[AIM 1]:
In the profile of Alicia Benjamin, answer each question:
(a) Which city did she move from before coming to Boston?
(b) How much debt did she end up with?
(c) How often was she ordering clothes when the writers met her?

[SOURCE EXCERPT]:
Alicia Benjamin, 32, Boston

For most of her life, Alicia Benjamin was content to hunt for clothing bargains. But when she moved from Phoenix to Boston to live with her boyfriend, her wardrobe suddenly seemed lackluster. "My coworkers looked so put together, and I started learning about designer brands I'd never heard of," she says. Armed with two credit cards, she went shopping for a new style -- and ended up $6,700 in debt.

Her weakness: shopping online, particularly at flash-sale sites like Rue La La and Ideeli. "I'd get so caught up in the moment, thinking, ?This top is 80 percent off and I have five minutes left to buy it,?" says Benjamin. She'd tried deleting the shopping apps on her phone and unsubscribing from sale e-mails but kept getting sucked back in.

When we met Benjamin, she was ordering clothes every other day, usually during lulls at work. She suspected she was shopping out of boredom and loneliness -- she had few friends in her new city -- but couldn't find a way to stop clicking "buy."

[ENTRIES SHOWN]:
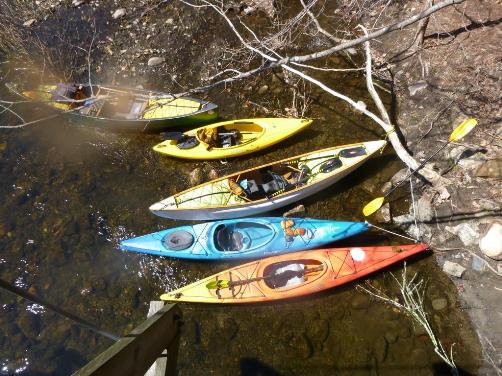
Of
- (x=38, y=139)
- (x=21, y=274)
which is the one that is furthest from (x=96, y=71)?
(x=21, y=274)

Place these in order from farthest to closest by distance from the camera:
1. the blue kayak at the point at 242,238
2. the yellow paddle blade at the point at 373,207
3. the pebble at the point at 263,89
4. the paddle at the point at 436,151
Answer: the pebble at the point at 263,89
the blue kayak at the point at 242,238
the yellow paddle blade at the point at 373,207
the paddle at the point at 436,151

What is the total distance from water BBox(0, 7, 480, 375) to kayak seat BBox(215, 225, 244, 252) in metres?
0.43

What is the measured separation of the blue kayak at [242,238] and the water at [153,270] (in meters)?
0.40

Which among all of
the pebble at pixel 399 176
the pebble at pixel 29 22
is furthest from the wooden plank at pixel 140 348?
the pebble at pixel 29 22

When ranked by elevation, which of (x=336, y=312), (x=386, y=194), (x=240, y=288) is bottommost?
(x=336, y=312)

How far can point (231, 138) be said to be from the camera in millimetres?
9672

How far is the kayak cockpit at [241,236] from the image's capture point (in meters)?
8.16

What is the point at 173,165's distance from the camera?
983 cm

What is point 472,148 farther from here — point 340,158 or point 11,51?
point 11,51

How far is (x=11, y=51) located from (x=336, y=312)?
1244 cm

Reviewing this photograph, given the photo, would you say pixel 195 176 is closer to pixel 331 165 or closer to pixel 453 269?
pixel 331 165

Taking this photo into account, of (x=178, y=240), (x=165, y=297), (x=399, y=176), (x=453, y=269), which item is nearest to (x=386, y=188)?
(x=399, y=176)

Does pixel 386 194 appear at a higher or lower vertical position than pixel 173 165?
lower

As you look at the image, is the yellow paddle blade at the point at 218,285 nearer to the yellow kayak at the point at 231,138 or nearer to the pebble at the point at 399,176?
the yellow kayak at the point at 231,138
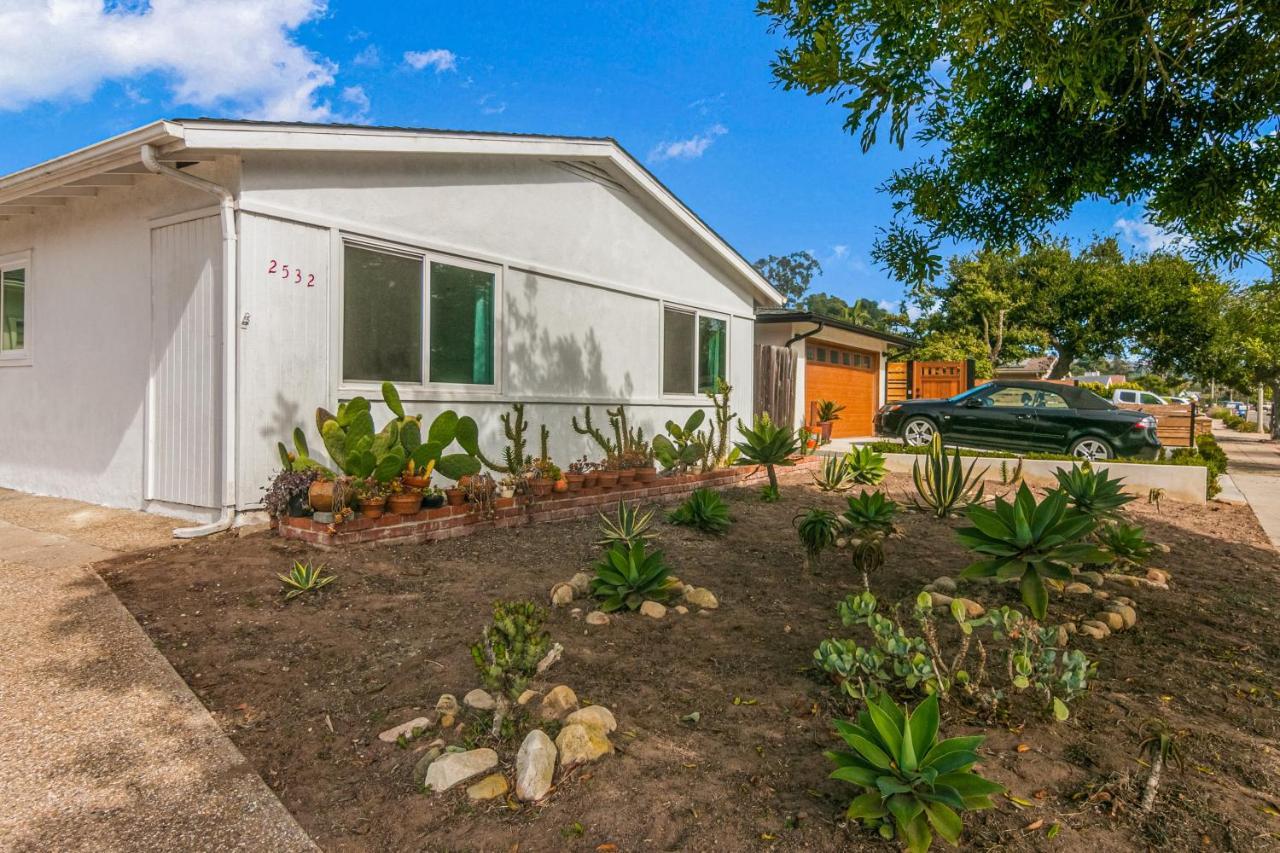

[AIM 2]: Can you print everything in the records from the line containing "As you look" down through the end of the records, both ends included and leaving out any pictures?

[TASK RESPONSE 1]:
(a) Phoenix
(b) $6,700
(c) Every other day

[TASK RESPONSE 2]:
As you look at the image, is the yellow paddle blade at the point at 218,285 nearer to the yellow kayak at the point at 231,138 or nearer to the pebble at the point at 399,176?
the yellow kayak at the point at 231,138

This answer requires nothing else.